### [TEXT SEGMENT]
-- Start --

Change Log¶

Release 0.5.3 (Under Development)¶

Add support for CUDA 10.

Release 0.5.2 (November 6, 2018)¶

Prevent exceptions when CULA Dense free is present (#146).
Fix Python 3 issues with CUSOLVER wrapper functions (#145)
Add support for using either CUSOLVER or CULA for computing SVD.
Add support for using either CUSOLVER or CULA for computing determinant.
Compressed Dynamic Mode Decomposition (enh. by N. Benjamin Erichson).
Support for CUFFT extensible plan API (enh. by Bruce Merry).
Wrappers for CUFFT size estimation (enh. by Luke Pfister).
Wrappers for CUBLAS-XT functions.
More wrappers for MAGMA functions (enh. by Nikul H. Ukani).
Python 3 compatibility improvements (enh. by Joseph Martinot-Lagarde).
Allow specification of order in misc.zeros and misc.ones.
Preserve strides in misc.zeros_like and misc.ones_like.
Add support for Cholesky factorization/solving using CUSOLVER (#198).
Add cholesky() function that zeros out non-factor entries in result (#199).
Add support for CUDA 8.0 libraries (#171).
Workaround for libgomp + CUDA 8.0 weirdness (fix by Kevin Flansburg).
Fix broken matrix-vector dot product (#156).
Initialize MAGMA before CUSOLVER to prevent internal errors in certain CUSOLVER functions.
Skip CULA-dependent unit tests when CULA isn’t present.
CUSOLVER support for symmetric eigenvalue decomposition (enh. by Bryant Menn).
CUSOLVER support for matrix inversion, QR decomposition (#198).
Prevent objdump output from changing due to environment language (fix by Arnaud Bergeron).
Fix diag() support for column-major 2D array inputs (#219).
Use absolute path for skcuda header includes (enh. by S. Clarkson).
Fix QR issues by reverting fix for #131 and raising PyCUDA version requirement (fix by S. Clarkson).
More batch CUBLAS wrappers (enh. by Li Yong Liu)
Numerical integration with Simpson’s Rule (enh. by Alexander Weyman)
Make CUSOLVER default backend for functions that can use either CULA or CUSOLVER.
Fix CUDA errors that only occur when unit tests are run en masse with nose or setuptools (#257).

-- End --

(Saved data entries)
-- Start --

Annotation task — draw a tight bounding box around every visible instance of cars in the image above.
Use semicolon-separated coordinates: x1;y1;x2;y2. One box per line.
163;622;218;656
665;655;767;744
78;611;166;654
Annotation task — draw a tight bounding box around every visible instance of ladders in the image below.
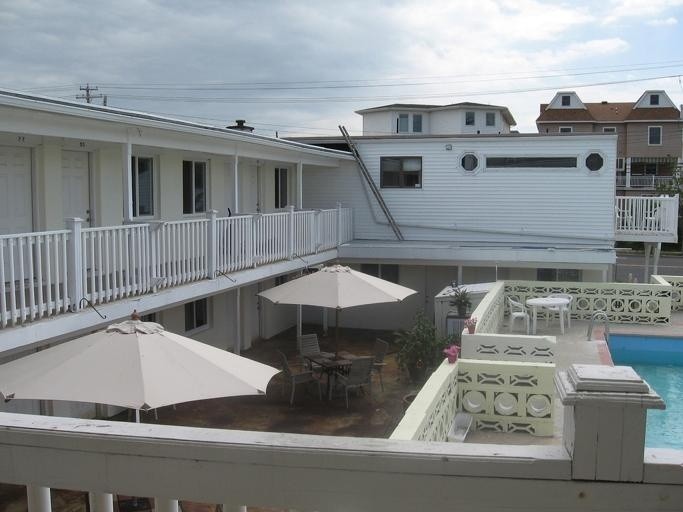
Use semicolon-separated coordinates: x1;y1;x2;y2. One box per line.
339;125;405;240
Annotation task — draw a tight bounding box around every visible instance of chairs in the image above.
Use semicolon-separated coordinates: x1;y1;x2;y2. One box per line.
614;207;665;231
507;295;529;334
270;334;322;405
545;293;573;328
328;338;389;408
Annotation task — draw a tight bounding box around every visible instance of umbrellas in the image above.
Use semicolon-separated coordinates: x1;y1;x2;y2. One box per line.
253;257;418;357
0;311;282;423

-- End --

### [AIM OF THE EXERCISE]
Can you return, word for word, the part of the change log above that begins with the words containing "Prevent objdump output" and ends with "by Alexander Weyman)"?

### [FULL SOLUTION]
Prevent objdump output from changing due to environment language (fix by Arnaud Bergeron).
Fix diag() support for column-major 2D array inputs (#219).
Use absolute path for skcuda header includes (enh. by S. Clarkson).
Fix QR issues by reverting fix for #131 and raising PyCUDA version requirement (fix by S. Clarkson).
More batch CUBLAS wrappers (enh. by Li Yong Liu)
Numerical integration with Simpson’s Rule (enh. by Alexander Weyman)